§ Task to complete
Retype word for word the stretch of entries below from the line that has "Cospicua, Malta - 1" through the line that has "GoAnywhere Chanel Earrings 223973", and omit the pictures.

§ Available records
※

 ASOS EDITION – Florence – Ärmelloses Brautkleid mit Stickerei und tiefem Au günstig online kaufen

※

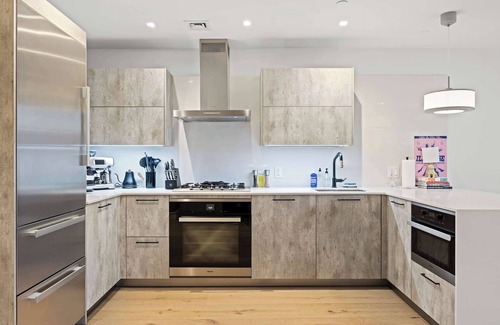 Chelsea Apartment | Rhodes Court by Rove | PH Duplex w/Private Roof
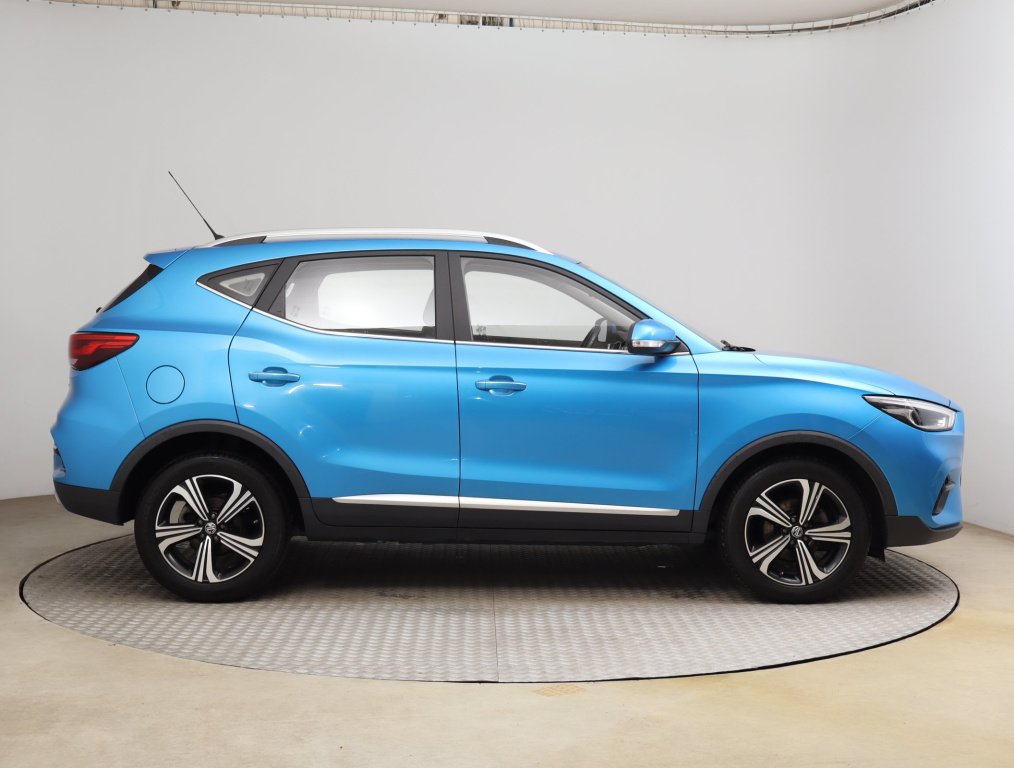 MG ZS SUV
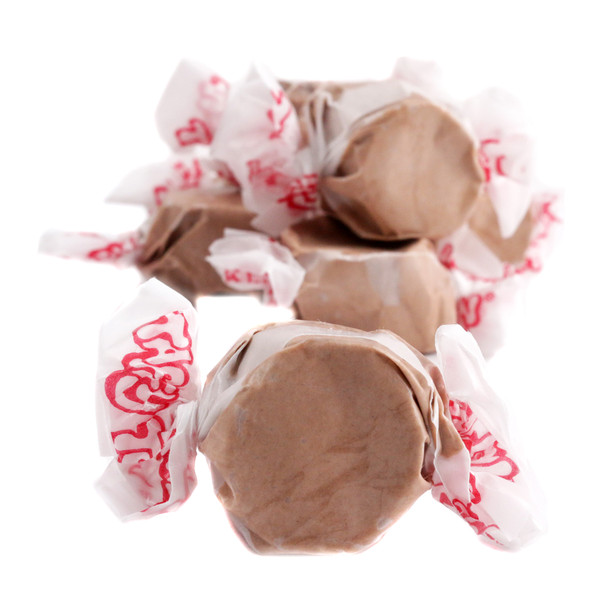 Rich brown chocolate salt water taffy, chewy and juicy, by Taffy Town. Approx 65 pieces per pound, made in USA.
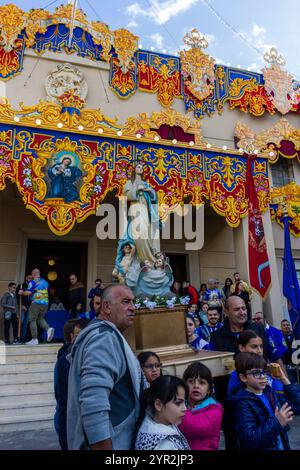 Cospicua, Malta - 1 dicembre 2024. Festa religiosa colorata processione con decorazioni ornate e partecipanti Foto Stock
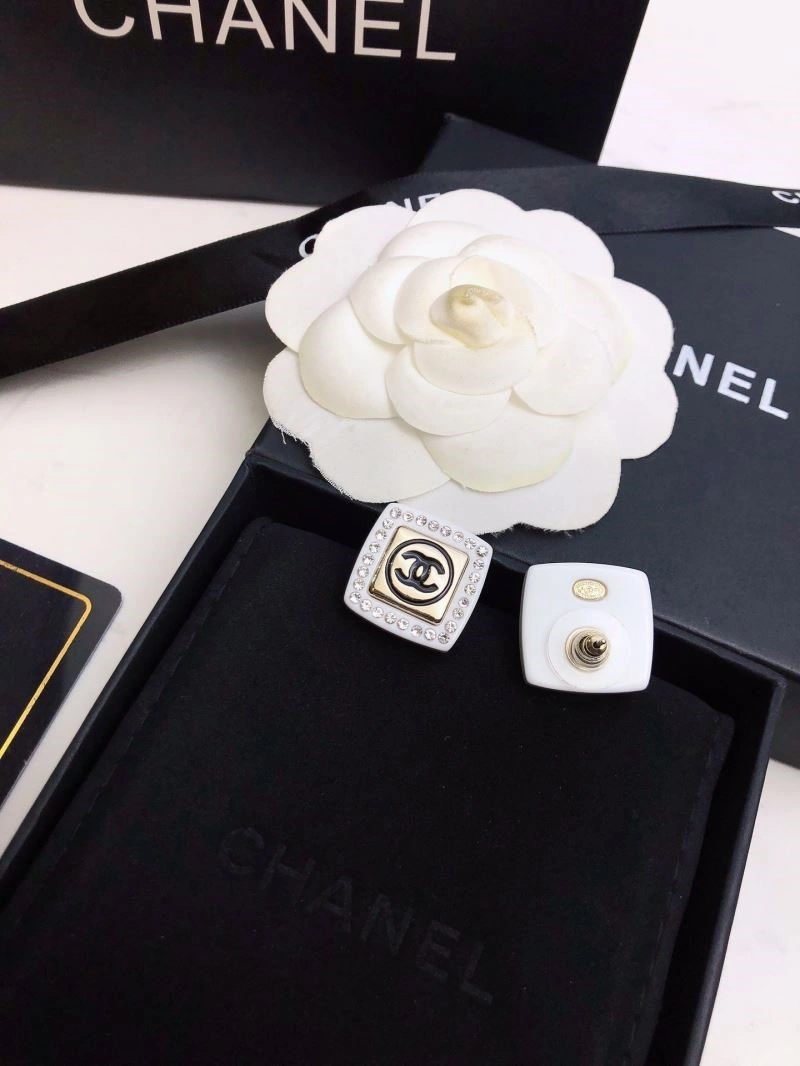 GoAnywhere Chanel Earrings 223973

※

§ Output of the task
 Cospicua, Malta - 1 dicembre 2024. Festa religiosa colorata processione con decorazioni ornate e partecipanti Foto Stock
 GoAnywhere Chanel Earrings 223973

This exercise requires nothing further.